■ DATASET EXCERPTS:
**********

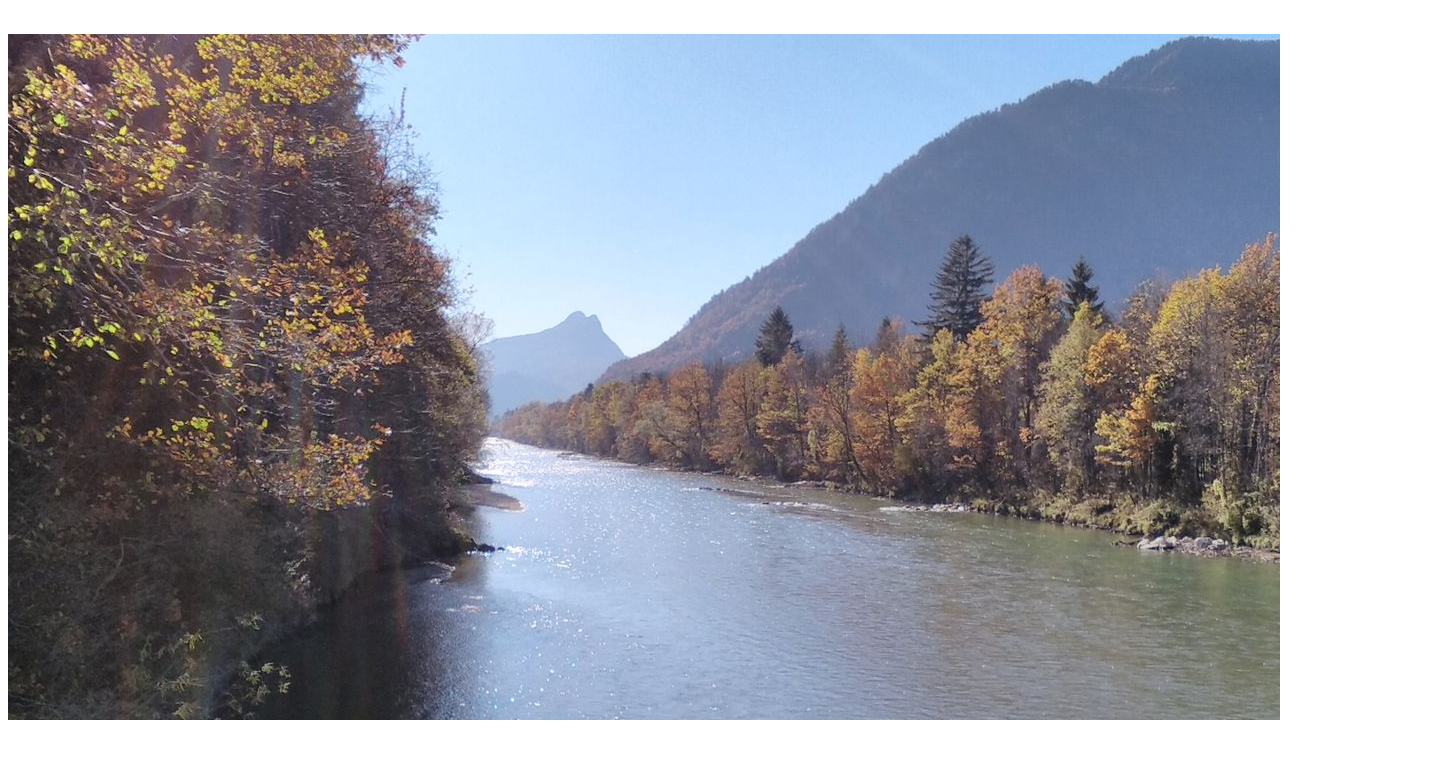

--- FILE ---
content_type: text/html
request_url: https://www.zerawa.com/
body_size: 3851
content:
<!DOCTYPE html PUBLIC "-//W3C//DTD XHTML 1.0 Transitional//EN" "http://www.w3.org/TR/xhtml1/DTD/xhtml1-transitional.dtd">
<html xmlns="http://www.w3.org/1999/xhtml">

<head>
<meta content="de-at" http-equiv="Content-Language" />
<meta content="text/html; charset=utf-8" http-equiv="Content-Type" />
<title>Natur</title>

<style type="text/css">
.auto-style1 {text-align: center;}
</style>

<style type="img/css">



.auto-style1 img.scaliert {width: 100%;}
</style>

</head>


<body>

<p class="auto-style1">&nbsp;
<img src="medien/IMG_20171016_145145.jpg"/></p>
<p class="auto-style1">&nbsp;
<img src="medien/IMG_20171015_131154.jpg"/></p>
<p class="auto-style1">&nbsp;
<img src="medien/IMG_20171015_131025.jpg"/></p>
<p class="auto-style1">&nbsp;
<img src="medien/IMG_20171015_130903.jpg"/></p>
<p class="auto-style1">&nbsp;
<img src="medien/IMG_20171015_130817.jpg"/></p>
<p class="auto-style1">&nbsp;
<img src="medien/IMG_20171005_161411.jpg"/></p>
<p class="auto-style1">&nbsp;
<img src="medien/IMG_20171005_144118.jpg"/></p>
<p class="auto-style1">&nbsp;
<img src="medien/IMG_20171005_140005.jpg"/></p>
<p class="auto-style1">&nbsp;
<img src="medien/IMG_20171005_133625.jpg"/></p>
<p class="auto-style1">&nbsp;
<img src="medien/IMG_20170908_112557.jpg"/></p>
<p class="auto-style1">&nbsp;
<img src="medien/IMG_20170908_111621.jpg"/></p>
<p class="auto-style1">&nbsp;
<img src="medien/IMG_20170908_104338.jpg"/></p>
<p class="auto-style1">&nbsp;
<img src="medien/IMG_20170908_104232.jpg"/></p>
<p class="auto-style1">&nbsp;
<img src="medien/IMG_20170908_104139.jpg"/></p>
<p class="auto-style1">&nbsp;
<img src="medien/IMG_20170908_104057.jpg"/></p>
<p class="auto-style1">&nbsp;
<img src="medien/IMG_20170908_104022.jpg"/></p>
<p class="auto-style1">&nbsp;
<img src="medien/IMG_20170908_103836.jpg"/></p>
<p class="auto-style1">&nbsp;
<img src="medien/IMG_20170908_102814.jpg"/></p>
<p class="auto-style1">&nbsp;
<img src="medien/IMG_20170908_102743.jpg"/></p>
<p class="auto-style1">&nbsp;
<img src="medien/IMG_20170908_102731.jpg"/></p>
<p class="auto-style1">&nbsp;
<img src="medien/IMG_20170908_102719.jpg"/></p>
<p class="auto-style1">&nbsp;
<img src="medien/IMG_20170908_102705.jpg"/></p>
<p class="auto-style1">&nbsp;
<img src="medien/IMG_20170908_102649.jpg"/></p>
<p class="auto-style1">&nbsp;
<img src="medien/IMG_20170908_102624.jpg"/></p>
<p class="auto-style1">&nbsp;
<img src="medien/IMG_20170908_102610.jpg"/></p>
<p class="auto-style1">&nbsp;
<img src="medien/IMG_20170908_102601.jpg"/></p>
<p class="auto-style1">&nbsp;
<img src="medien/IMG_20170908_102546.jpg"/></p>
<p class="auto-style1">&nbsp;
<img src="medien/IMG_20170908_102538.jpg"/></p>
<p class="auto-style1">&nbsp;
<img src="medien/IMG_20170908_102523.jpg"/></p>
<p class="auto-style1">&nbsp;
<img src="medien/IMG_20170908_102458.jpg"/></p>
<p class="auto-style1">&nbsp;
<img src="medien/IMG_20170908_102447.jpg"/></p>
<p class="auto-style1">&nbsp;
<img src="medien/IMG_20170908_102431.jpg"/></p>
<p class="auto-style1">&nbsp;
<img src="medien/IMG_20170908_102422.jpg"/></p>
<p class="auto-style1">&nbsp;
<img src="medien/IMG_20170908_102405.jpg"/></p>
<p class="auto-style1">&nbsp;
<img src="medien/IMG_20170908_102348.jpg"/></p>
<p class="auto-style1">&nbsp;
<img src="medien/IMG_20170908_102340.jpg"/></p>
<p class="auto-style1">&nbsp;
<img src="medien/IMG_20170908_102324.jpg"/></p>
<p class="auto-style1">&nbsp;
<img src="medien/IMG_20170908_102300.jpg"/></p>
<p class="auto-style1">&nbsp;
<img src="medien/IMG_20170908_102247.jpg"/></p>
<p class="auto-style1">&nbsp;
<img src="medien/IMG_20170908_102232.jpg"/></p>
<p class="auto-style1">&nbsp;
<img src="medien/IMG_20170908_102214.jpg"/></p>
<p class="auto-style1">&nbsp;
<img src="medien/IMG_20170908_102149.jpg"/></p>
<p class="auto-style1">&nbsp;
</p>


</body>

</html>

**********

■ WHAT THIS TASK INVOLVES: Please write out all the entries above again exactly as they appear, skipping any images.

■ WRITTEN ANSWER:
--- FILE ---
content_type: text/html
request_url: https://www.zerawa.com/
body_size: 3851
content:
<!DOCTYPE html PUBLIC "-//W3C//DTD XHTML 1.0 Transitional//EN" "http://www.w3.org/TR/xhtml1/DTD/xhtml1-transitional.dtd">
<html xmlns="http://www.w3.org/1999/xhtml">

<head>
<meta content="de-at" http-equiv="Content-Language" />
<meta content="text/html; charset=utf-8" http-equiv="Content-Type" />
<title>Natur</title>

<style type="text/css">
.auto-style1 {text-align: center;}
</style>

<style type="img/css">



.auto-style1 img.scaliert {width: 100%;}
</style>

</head>


<body>

<p class="auto-style1">&nbsp;
<img src="medien/IMG_20171016_145145.jpg"/></p>
<p class="auto-style1">&nbsp;
<img src="medien/IMG_20171015_131154.jpg"/></p>
<p class="auto-style1">&nbsp;
<img src="medien/IMG_20171015_131025.jpg"/></p>
<p class="auto-style1">&nbsp;
<img src="medien/IMG_20171015_130903.jpg"/></p>
<p class="auto-style1">&nbsp;
<img src="medien/IMG_20171015_130817.jpg"/></p>
<p class="auto-style1">&nbsp;
<img src="medien/IMG_20171005_161411.jpg"/></p>
<p class="auto-style1">&nbsp;
<img src="medien/IMG_20171005_144118.jpg"/></p>
<p class="auto-style1">&nbsp;
<img src="medien/IMG_20171005_140005.jpg"/></p>
<p class="auto-style1">&nbsp;
<img src="medien/IMG_20171005_133625.jpg"/></p>
<p class="auto-style1">&nbsp;
<img src="medien/IMG_20170908_112557.jpg"/></p>
<p class="auto-style1">&nbsp;
<img src="medien/IMG_20170908_111621.jpg"/></p>
<p class="auto-style1">&nbsp;
<img src="medien/IMG_20170908_104338.jpg"/></p>
<p class="auto-style1">&nbsp;
<img src="medien/IMG_20170908_104232.jpg"/></p>
<p class="auto-style1">&nbsp;
<img src="medien/IMG_20170908_104139.jpg"/></p>
<p class="auto-style1">&nbsp;
<img src="medien/IMG_20170908_104057.jpg"/></p>
<p class="auto-style1">&nbsp;
<img src="medien/IMG_20170908_104022.jpg"/></p>
<p class="auto-style1">&nbsp;
<img src="medien/IMG_20170908_103836.jpg"/></p>
<p class="auto-style1">&nbsp;
<img src="medien/IMG_20170908_102814.jpg"/></p>
<p class="auto-style1">&nbsp;
<img src="medien/IMG_20170908_102743.jpg"/></p>
<p class="auto-style1">&nbsp;
<img src="medien/IMG_20170908_102731.jpg"/></p>
<p class="auto-style1">&nbsp;
<img src="medien/IMG_20170908_102719.jpg"/></p>
<p class="auto-style1">&nbsp;
<img src="medien/IMG_20170908_102705.jpg"/></p>
<p class="auto-style1">&nbsp;
<img src="medien/IMG_20170908_102649.jpg"/></p>
<p class="auto-style1">&nbsp;
<img src="medien/IMG_20170908_102624.jpg"/></p>
<p class="auto-style1">&nbsp;
<img src="medien/IMG_20170908_102610.jpg"/></p>
<p class="auto-style1">&nbsp;
<img src="medien/IMG_20170908_102601.jpg"/></p>
<p class="auto-style1">&nbsp;
<img src="medien/IMG_20170908_102546.jpg"/></p>
<p class="auto-style1">&nbsp;
<img src="medien/IMG_20170908_102538.jpg"/></p>
<p class="auto-style1">&nbsp;
<img src="medien/IMG_20170908_102523.jpg"/></p>
<p class="auto-style1">&nbsp;
<img src="medien/IMG_20170908_102458.jpg"/></p>
<p class="auto-style1">&nbsp;
<img src="medien/IMG_20170908_102447.jpg"/></p>
<p class="auto-style1">&nbsp;
<img src="medien/IMG_20170908_102431.jpg"/></p>
<p class="auto-style1">&nbsp;
<img src="medien/IMG_20170908_102422.jpg"/></p>
<p class="auto-style1">&nbsp;
<img src="medien/IMG_20170908_102405.jpg"/></p>
<p class="auto-style1">&nbsp;
<img src="medien/IMG_20170908_102348.jpg"/></p>
<p class="auto-style1">&nbsp;
<img src="medien/IMG_20170908_102340.jpg"/></p>
<p class="auto-style1">&nbsp;
<img src="medien/IMG_20170908_102324.jpg"/></p>
<p class="auto-style1">&nbsp;
<img src="medien/IMG_20170908_102300.jpg"/></p>
<p class="auto-style1">&nbsp;
<img src="medien/IMG_20170908_102247.jpg"/></p>
<p class="auto-style1">&nbsp;
<img src="medien/IMG_20170908_102232.jpg"/></p>
<p class="auto-style1">&nbsp;
<img src="medien/IMG_20170908_102214.jpg"/></p>
<p class="auto-style1">&nbsp;
<img src="medien/IMG_20170908_102149.jpg"/></p>
<p class="auto-style1">&nbsp;
</p>


</body>

</html>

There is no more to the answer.